Óscar Iván Zuluaga, sostenuto dalla coalizione uribista dall’improbabile nome “Centro democrático – mano firme corazón grande”, ha riconosciuto la vittoria del suo avversario, attestandosi al 45% dei consensi, contro il 50,95% di Santos, sostenuto dalla coalizione di Unidad Nacional.

Il vero vincitore quantitativo delle elezioni, anche stavolta, è l’astensionismo; ha votato meno del 48% degli aventi diritto, cui va tolto un ulteriore 4% di voti in bianco. Durante tutta la campagna elettorale i media di regime si sono affannati a ripetere l’assunto che nell’eleggere Zuluaga o Santos si sceglieva fra Guerra e Pace, cosa che è, con tutta evidenza, assolutamente falsa.

In primo luogo perché i risultati elettorali c’entrano poco o nulla con la volontà popolare, che si presume sovrana. D’altronde, dell’illegittimità delle elezioni in Colombia, dice molto l’infinita serie di scandali che le caratterizza: brogli, voto di scambio, voto estorto, campagne finanziate da paramilitari, intercettazioni illegali e chi più ne ha più ne metta.

In secondo luogo, non tanto perché il candidato uribista Zuluaga non sia per la guerra, dato che in effetti risponde agli interessi della più ottusa, reazionaria e criminale oligarchia latifondista, quanto perché parlare di “Jena” Santos, già ministro della Guerra di Uribe, come uomo della Pace è cosa a dir poco ridicola.

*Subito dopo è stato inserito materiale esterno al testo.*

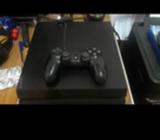 Vendo Play 4 Poco Uso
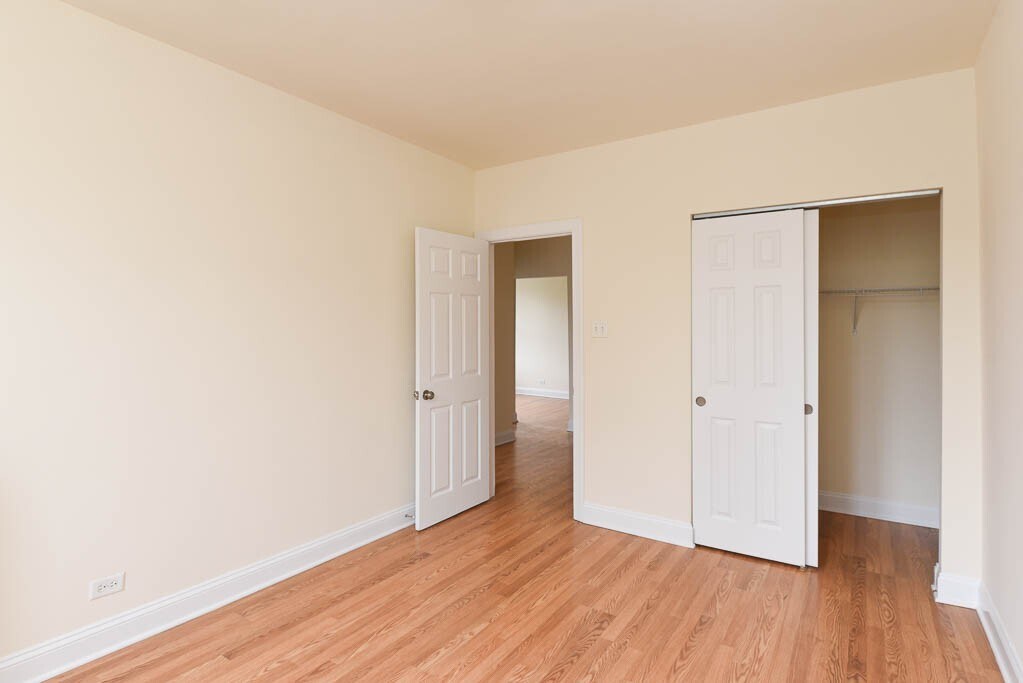 Building Photo - 2600 N Kimball Ave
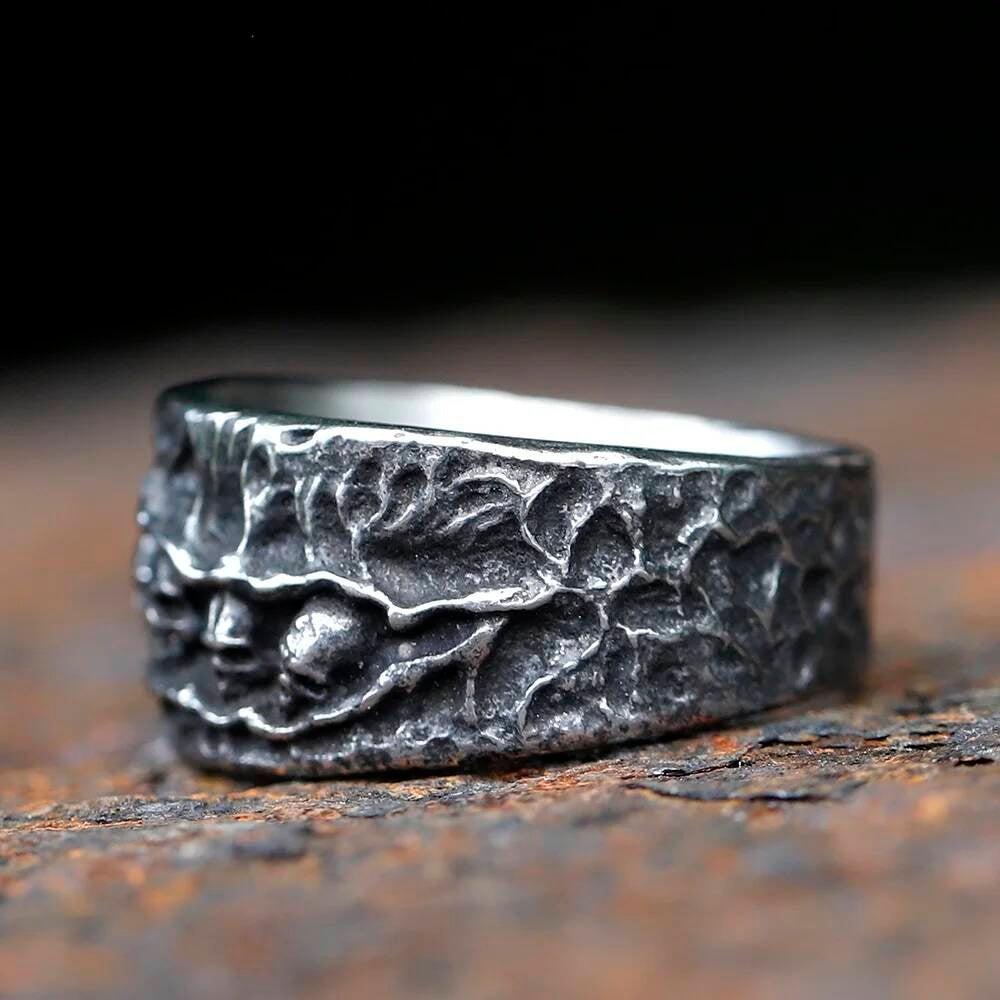 Vintage Skull Signet Ring - Gothic Stainless Steel Men's Biker Punk Jewelry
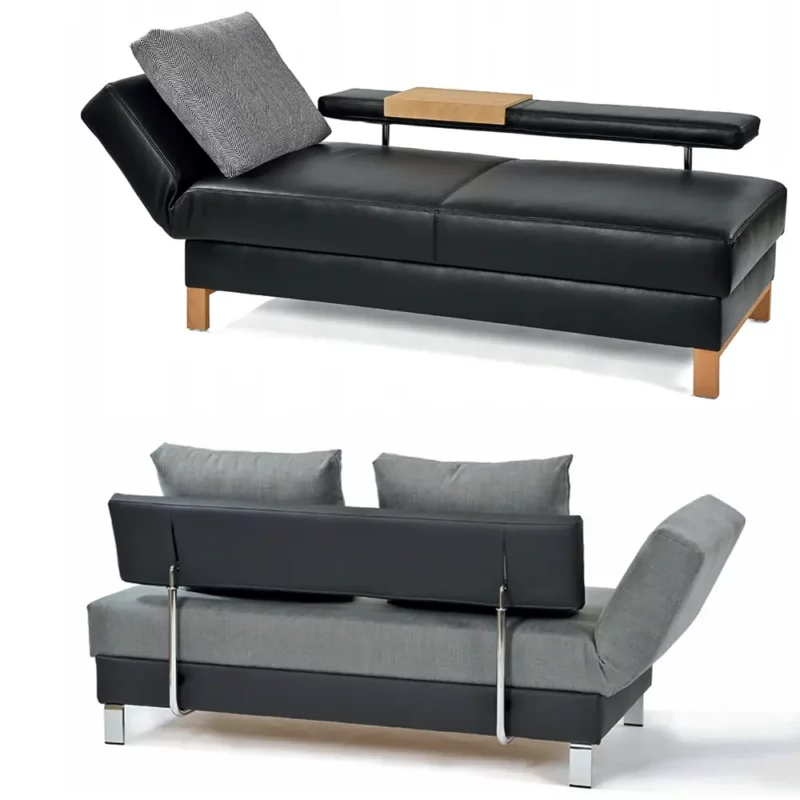 Das Bild zeigt zwei verschiedene Ansichten eines modernen Schlafsofas oder einer Liege, die für den Einsatz im Hotel- oder Objektbereich geeignet ist. Das Möbelstück ist in beiden Varianten sehr funktional gestaltet: Die obere Ansicht präsentiert ein Schlafsofa mit schwarzem Bezug und klaren, geradlinigen Formen. Es besitzt einen verstellbaren Rückenlehne-Teil, ein graues Kissen sowie eine spezielle Rückenlehne/Konsole, die auch als Ablagefläche dient. Die Beine sind aus hell färbigem Holz gefertigt und unterstreichen den modernen Look. Die untere Ansicht zeigt dasselbe Modell aus einem anderen Winkel und mit einem grauen Bezug. Hier ist die Rückenlehne aufgeklappt und wird von Metallbügeln gehalten. Zwei graue Kissen bieten zusätzlichen Komfort. Auch die Beine sind hier unterschiedlich gestaltet – mit einer silbernen Metalloptik, passend zum technischen Charakter. Beide Varianten verdeutlichen, dass das Möbelstück multifunktional nutzbar ist, als Liege, Sofa und Stauraum-Möbel, und einen hochwertigen, zeitgemäßen Stil verkörpert, der ideal für Hotels oder moderne Apartments ist.​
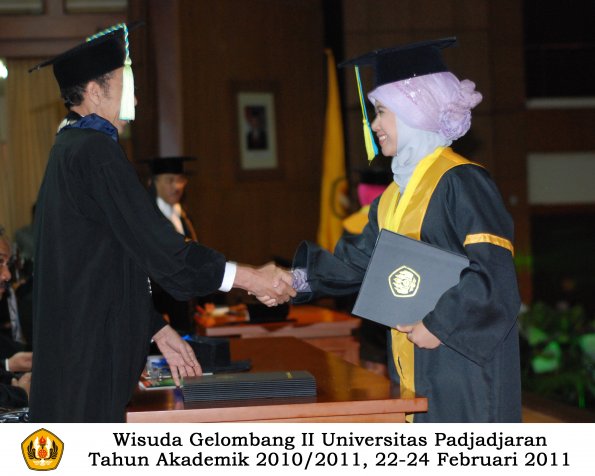 wisuda-farmasi-profesi-dan-s1-oleh-dekan_132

Santos non ha nemmeno accettato il cessate il fuoco bilaterale proposto (e realizzato unilateralmente a più riprese) dall’insorgenza.

Ciò detto, Santos si è imposto non per l’efficacia delle sue politiche socio-economiche, rigorosamente neoliberiste, o per il consenso costruito attorno alla sua figura, comunque logora. Santos ha vinto perché, a differenza di Zuluaga, ha promesso di portare avanti i dialoghi dell’Avana, vero baricentro del presente e del futuro prossimo del popolo colombiano.

Dai risultati elettorali si può estrarre un altro dato significativo, concernente i rapporti di forza interni all’oligarchia; l’impressione è che Santos, per l’ennesima volta, si trovi al comando in una situazione di debolezza, che riflette le contraddizioni interne della sua classe di riferimento.

I fatti dimostrano che occorre disarticolare lo stato fascista colombiano: finché questo compito non sarà portato a termine, la presunta “democrazia” colombiana non potrà mai esprimere elezioni legittime.